Mit kuscheliger Nähe hat das aber nichts zu tun. Eher mit der Kunst, den Mangel zu verwalten. Das ist mittlerweile auch in der Kommunalpolitik angekommnen. Die CDU-Gemeinderatsfraktion hat beantragt, die Stadtverwaltung möge nach zusätzlichen Zeiten in Hallen privater und kirchlicher Träger suchen.
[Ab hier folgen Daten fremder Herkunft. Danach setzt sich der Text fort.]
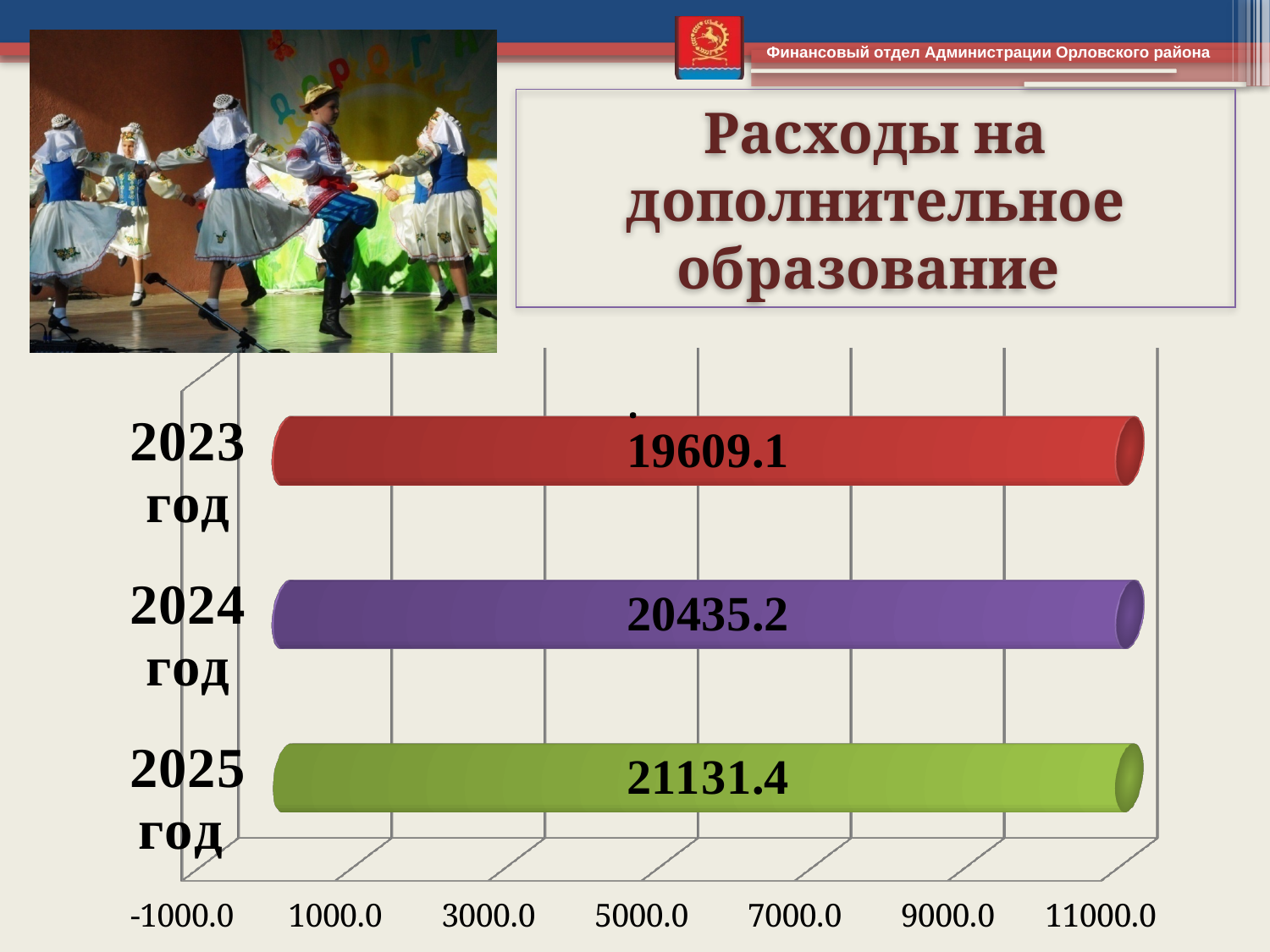
What is the difference between the values for 2025 год and 2023 год? 1522.3 What is the value shown for 2025 год? 21131.4 Which year has the lowest value? 2023 год What is the value shown for 2023 год? 19609.1 Do the values rise or fall from 2023 год to 2025 год? rise What is the value shown for 2024 год? 20435.2 What is the difference between the values for 2024 год and 2023 год? 826.1 What is the difference between the values for 2025 год and 2024 год? 696.2 What kind of chart is shown on the slide? bar chart Which year has the highest value? 2025 год Which is larger, the value for 2024 год or the value for 2023 год? 2024 год How many years are shown in the chart? 3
Dies sei schon vor dem Hintergrund wichtig, dass die Stadt jedem Kind zum vierten Geburtstag einen 50 Euro Gutschein schenkt, der bei einem der Sportvereine der Stadt einzulösen ist. Also sollten auch genügend Kapazitäten vorhanden sein. In der Realität haben viele Vereine bei manchen Sportarten aber Wartelisten. Die Grünen machen sich dafür stark, dass die im Flächennutzungsplan ausgewiesenen Sportflächen auch realisiert werden. Insgesamt bleibt die Situation aber angespannt, zumal der allgemeine Zustand so mancher Halle, die noch auf keiner Liste steht, nicht gerade berauschend ist.

Zwei Lichtblicke in der Stadt

Ein paar Lichtblicke gibt es aber auch. Die Sporthalle Riedenberg wird zu Beginn des neuen Schuljahres fertig sein. Und im April startet die TSG Stuttgart mit dem Bau einer vereinseigenen Halle. Der Holzbau am Georgiiweg soll 770 000 Euro kosten, bereits im Herbst fertig sein und die Heimat der Kampfsportler der TSG werden.